Author Chris Willis visits the Pigpen once again to tell us about another one of the great men that shaped the NFL early on, Joe Carr. From a team manager in Columbus, Ohio to a League founding father and eventually the President of the NFL.


Joe Carr

Chris Willis of NFL Films wrote a fantastic book, Joe F. Carr, The Man Who Built the National Football League. We are honored to have Chris help us celebrate this important figure in football history on Carr's birthday October 23, 1879 by giving us some details of his life in commemoration. 

Joe grew up in Columbus, Ohio and though he loved sports he was on the small side and not a very good athlete. What he was good at was organization and leadership. Carr organized and multiple teams in football and baseball growing up on the sandlots of Central Ohio. He even had th e opportunity to manage a minor league baseball squad. Eventually he grew up and worked on the railroad in the Panhandle division that repaired locomotives. His co-workers were a rough and rowdy group made up predominantly from one family the Nessers. William Butler organized the group into a football team caalling themselves the Columbus Panhandles and even scheduled some other teams for them to play. Joe Carr sat back and saw that they could be so much more than the rag tag bunch they were at the time and he became the promoter and manager of the squad. The Panhandles were pretty good too prior to World War I.

After the War, rumblings were going through out the professional teams of Ohio to organize a Pro circuit for football. Chris tells us that in his research he found an article where Carr in January of 1920 met with some baseball officials suggesting that they look into forming a Pro Football League that could develope like baseball did. This was a full seven months before either of the famous meting that took place in Ralph Hay's Automobile Showroom in August and September of that year.

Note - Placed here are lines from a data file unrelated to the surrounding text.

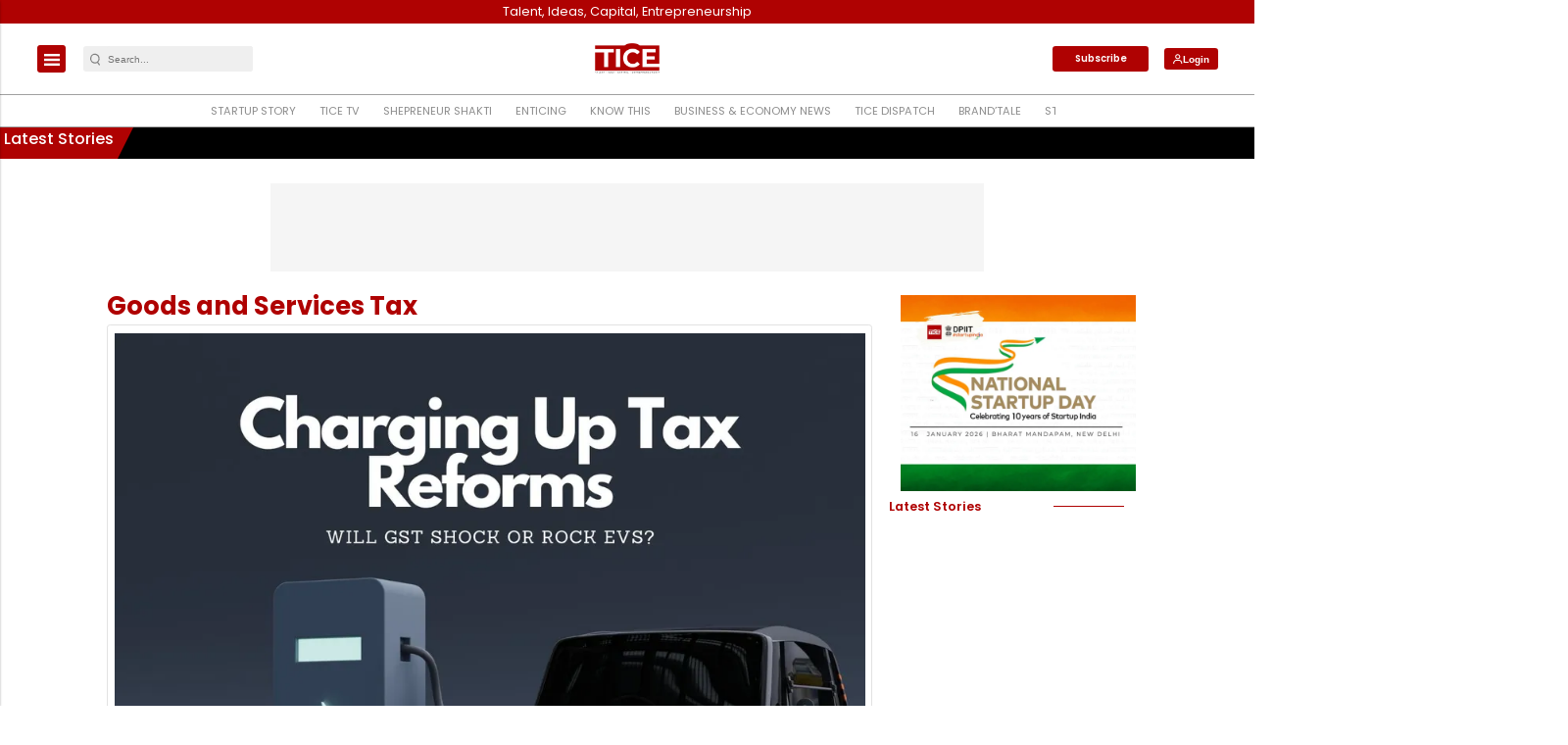

--- FILE ---
content_type: text/html; charset=utf-8
request_url: https://www.google.com/recaptcha/api2/aframe
body_size: -86
content:
<!DOCTYPE HTML><html><head><meta http-equiv="content-type" content="text/html; charset=UTF-8"></head><body><script nonce="QHvbSP3vcgioZy1Bq_Wz8g">/** Anti-fraud and anti-abuse applications only. See google.com/recaptcha */ try{var clients={'sodar':'https://pagead2.googlesyndication.com/pagead/sodar?'};window.addEventListener("message",function(a){try{if(a.source===window.parent){var b=JSON.parse(a.data);var c=clients[b['id']];if(c){var d=document.createElement('img');d.src=c+b['params']+'&rc='+(localStorage.getItem("rc::a")?sessionStorage.getItem("rc::b"):"");window.document.body.appendChild(d);sessionStorage.setItem("rc::e",parseInt(sessionStorage.getItem("rc::e")||0)+1);localStorage.setItem("rc::h",'1768586463832');}}}catch(b){}});window.parent.postMessage("_grecaptcha_ready", "*");}catch(b){}</script></body></html>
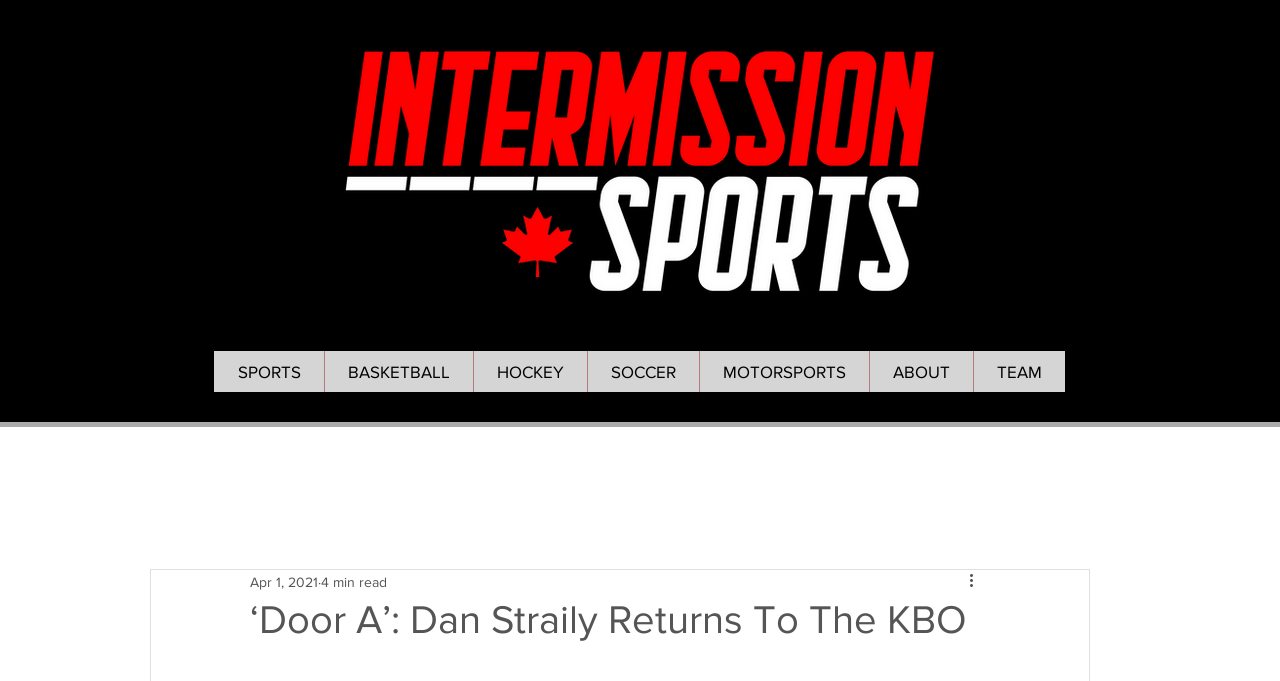

--- FILE ---
content_type: text/html; charset=utf-8
request_url: https://www.google.com/recaptcha/api2/aframe
body_size: 270
content:
<!DOCTYPE HTML><html><head><meta http-equiv="content-type" content="text/html; charset=UTF-8"></head><body><script nonce="XMStXkCy4OOz4_m0AWFPQQ">/** Anti-fraud and anti-abuse applications only. See google.com/recaptcha */ try{var clients={'sodar':'https://pagead2.googlesyndication.com/pagead/sodar?'};window.addEventListener("message",function(a){try{if(a.source===window.parent){var b=JSON.parse(a.data);var c=clients[b['id']];if(c){var d=document.createElement('img');d.src=c+b['params']+'&rc='+(localStorage.getItem("rc::a")?sessionStorage.getItem("rc::b"):"");window.document.body.appendChild(d);sessionStorage.setItem("rc::e",parseInt(sessionStorage.getItem("rc::e")||0)+1);localStorage.setItem("rc::h",'1769356517286');}}}catch(b){}});window.parent.postMessage("_grecaptcha_ready", "*");}catch(b){}</script></body></html>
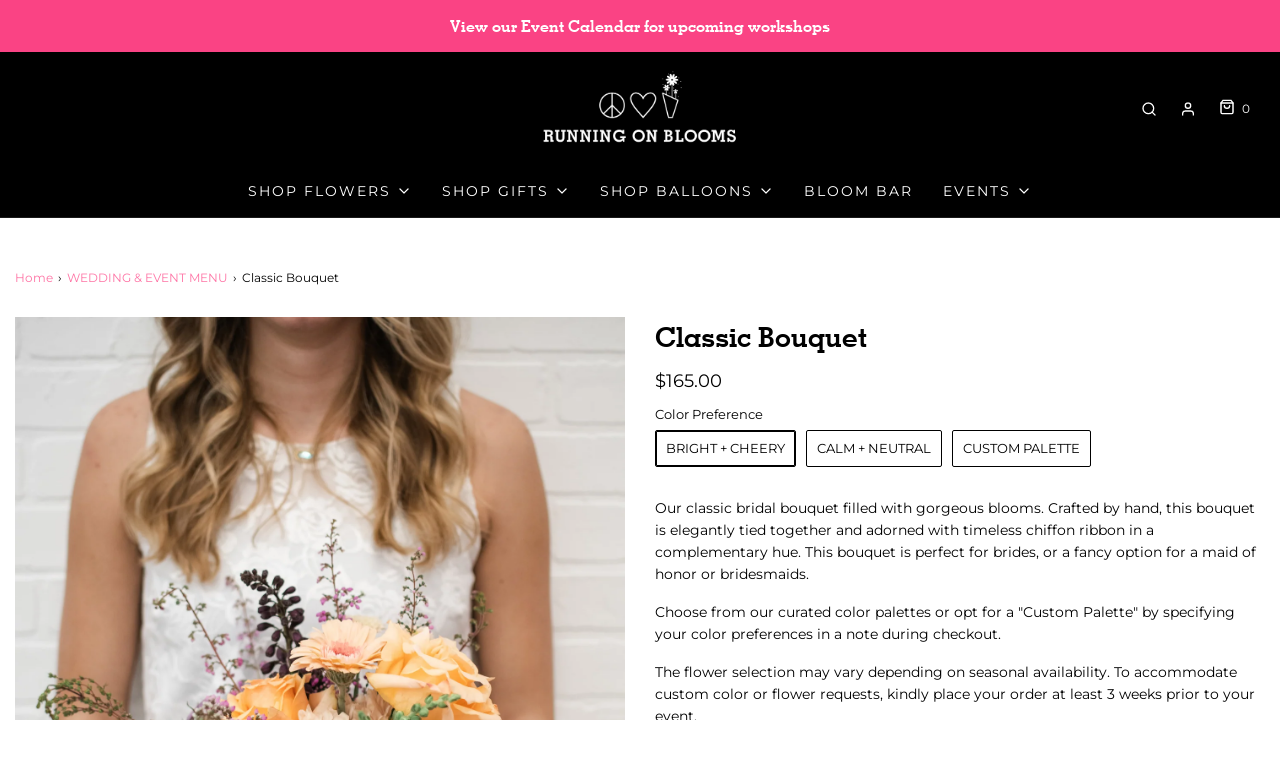

--- FILE ---
content_type: text/css
request_url: https://runningonblooms.com/cdn/shop/t/13/assets/custom.css?v=91249987736036731931750771505
body_size: -160
content:
#bxp-building-bg .bxp-building-img:after{content:"";background-image:url(https://p27.zdusercontent.com/attachment/12852447/0QYBhvWzD65kXnBisVtuAJg4V?token=eyJhbGciOiJkaXIiLCJlbmMiOiJBMTI4Q0JDLUhTMjU2In0..gLrseHxO1Uc6dMeKaDnpcg.[base64]);width:200px;display:block;height:170px;position:relative;margin:auto;background-size:100%}#bxp-building-bg .bxp-building-img lottie-player{display:none}#bxp-building-bg .bxp-building h3:after{content:"We are building your bouquet!";display:block;font-size:24px}#bxp-building-bg .bxp-building h3{font-size:0}
/*# sourceMappingURL=/cdn/shop/t/13/assets/custom.css.map?v=91249987736036731931750771505 */
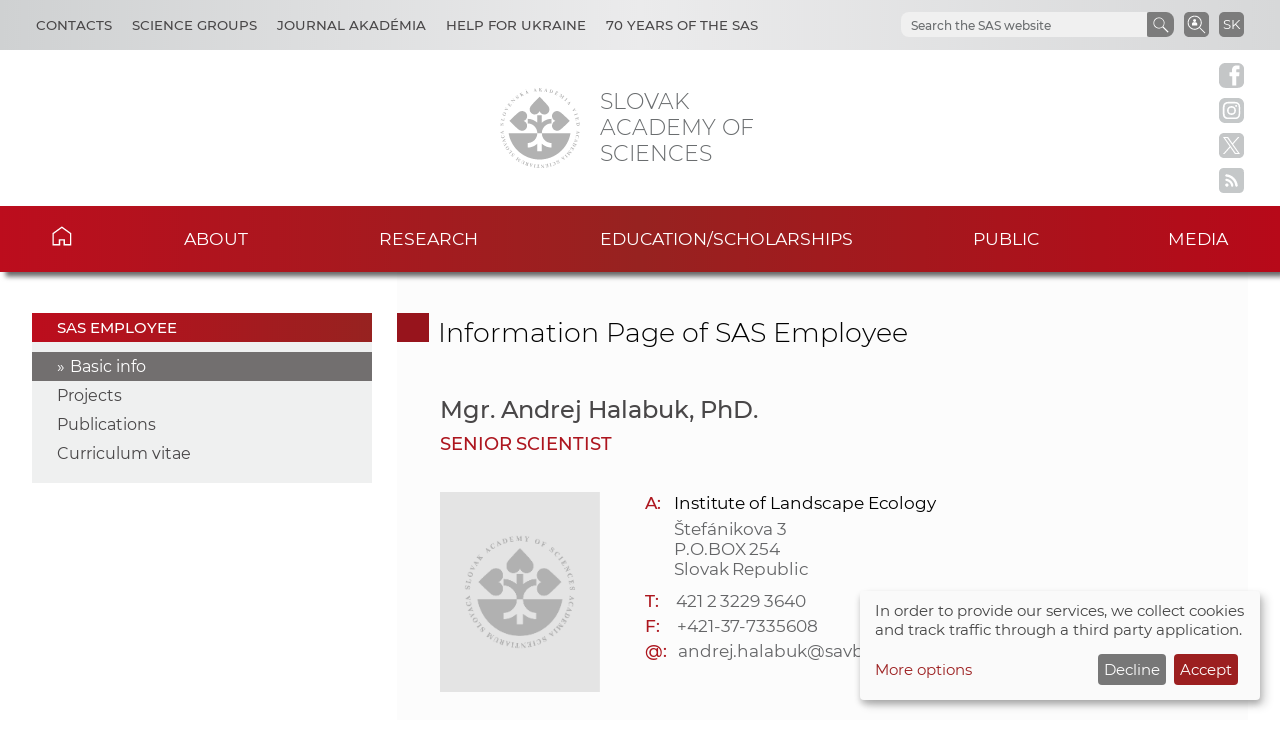

--- FILE ---
content_type: image/svg+xml
request_url: https://www.sav.sk/img/layout/footer/icon_back_to_top.svg
body_size: -11
content:
<?xml version="1.0" encoding="utf-8"?>
<!-- Generator: Adobe Illustrator 25.0.0, SVG Export Plug-In . SVG Version: 6.00 Build 0)  -->
<svg version="1.1" id="Layer_1" xmlns="http://www.w3.org/2000/svg" xmlns:xlink="http://www.w3.org/1999/xlink" x="0px" y="0px"
	 viewBox="0 0 23 12.2" style="enable-background:new 0 0 23 12.2;" xml:space="preserve">
<style type="text/css">
	.st0{fill:#AC171E;}
</style>
<polygon class="st0" points="11.3,0 0,12.2 22.7,12.2 "/>
</svg>
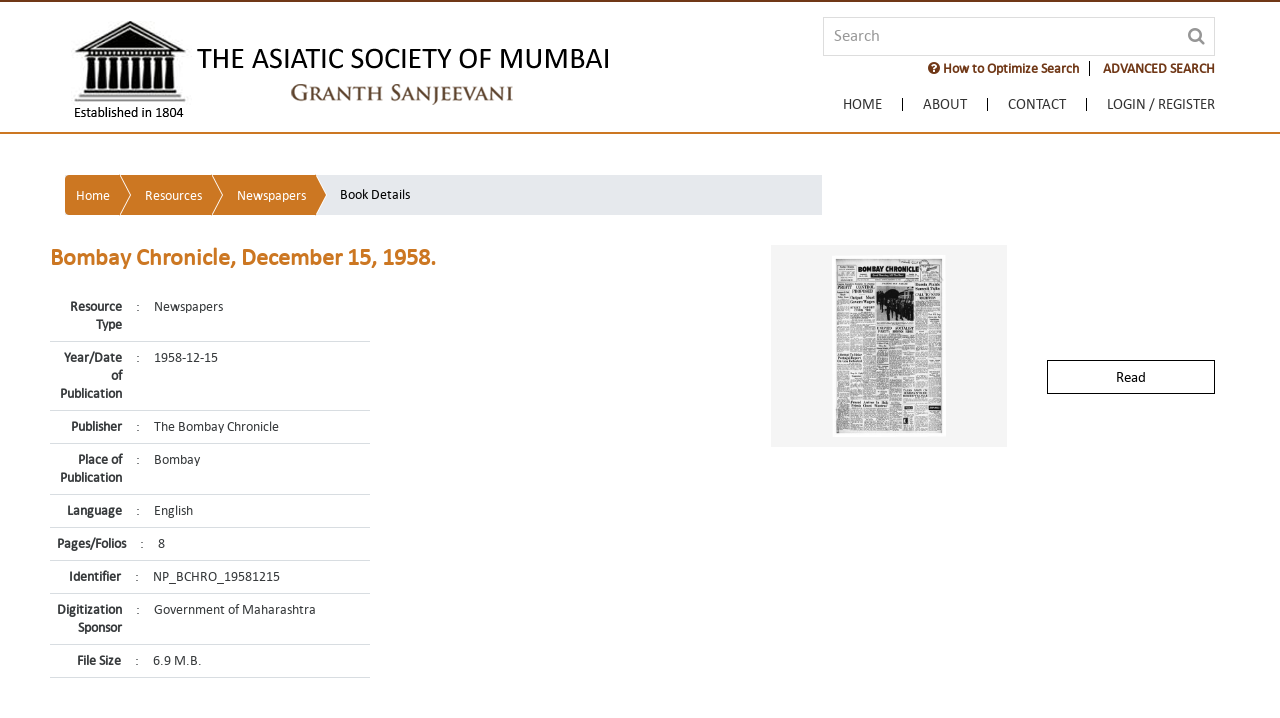

--- FILE ---
content_type: application/javascript
request_url: https://granthsanjeevani.com/jspui/js/submenu.js
body_size: 747
content:
/* ==============================
SUB MENU
==============================*/
 //<![CDATA[
    window.onload = function () {
        $(function () {
            $('.catmenu').metisMenu({
                toggle: false // disable the auto collapse. Default: true.
            });
        });

    }//]]> 


$(document).ready(function () {
    //Set default active class
    $('.panel_trigger').addClass('active').next().show(); //Add "active" class to first trigger, then show/open the immediate next container*/

    //On Click
    $('.panel_trigger').click(function () {
        $(this).toggleClass('active').next().slideToggle(100);
        return false; //Prevent the browser jump to the link anchor
    });
});

 

 

--- FILE ---
content_type: text/plain
request_url: https://granthsanjeevani.com/jspui/JavaScriptServlet
body_size: 62
content:
key_rqpmafg:DPWB-J55M-B22E-HC46-ZXSB-E9G5-H3SH-M3UZ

Though he was not present at the two organizational meetings of the American Professional Football Association, Joe and his Panhandles team were invited into the new League and played in its inaugural season. The APFA chose Jim Thorpe as its Presidnet for name and recognition only. Thorpe was not expereinced in running an organization, but his name sure gave the League some credability. At the Spring 1921 meetings the APFA selected the Akron Pros as thier inagural Champion. Joe Carr attended this meeting and had some brilliant idas to help the organization grow, and the other owners realized the value of his organizational skills. They soon voted him in as President of the League.

Carr helped lead a group that soon changed its name to the National Football League. Carr had a charter written up filled with rules for the group that teams must abide by to stay in good standing. Eventually he helped the NFL expand into larger cities even getting together with his friend Dr. Harry March in New York to persuade a young businesman Tim Mara to start the New York Giants. Other premier franchises were established under his watch, including the Pittsburgh Steelers, Philadelphia Eagles, Detroit Lions and Washington Redskins.

Other accomplishments of Joe during his 18 years as th leader of Pro Football were that he moved the APFA's headquarters to Columbus, drafted a league constitution and by-laws, gave teams territorial rights, developed membership criteria for the franchises, and issued standings for the first time, so that the APFA would have a clear champion. Joe also eventually helped establish two divisions in the NFL and put together a Championship Game to crown the top team. Carr also began cleaning up other problems. By 1925, he introduced a standard player's contract so that players couldn't jump from one team to another. 

He took the young League through some treacherous times such as cracking down on teams taking players directly out of college early, the 1925 Pottsville Maroons and Chicago Cardinals championship controversies and helped to organize and establish the NFL Draft.

Some referred to Joe Carr as the "Father of Professional Football", Carr was one of the 17 inaugural inductees into Pro Football Hall of Fame in 1963.

He was also a contributor to baseball and was the organizer of the American Basketball League.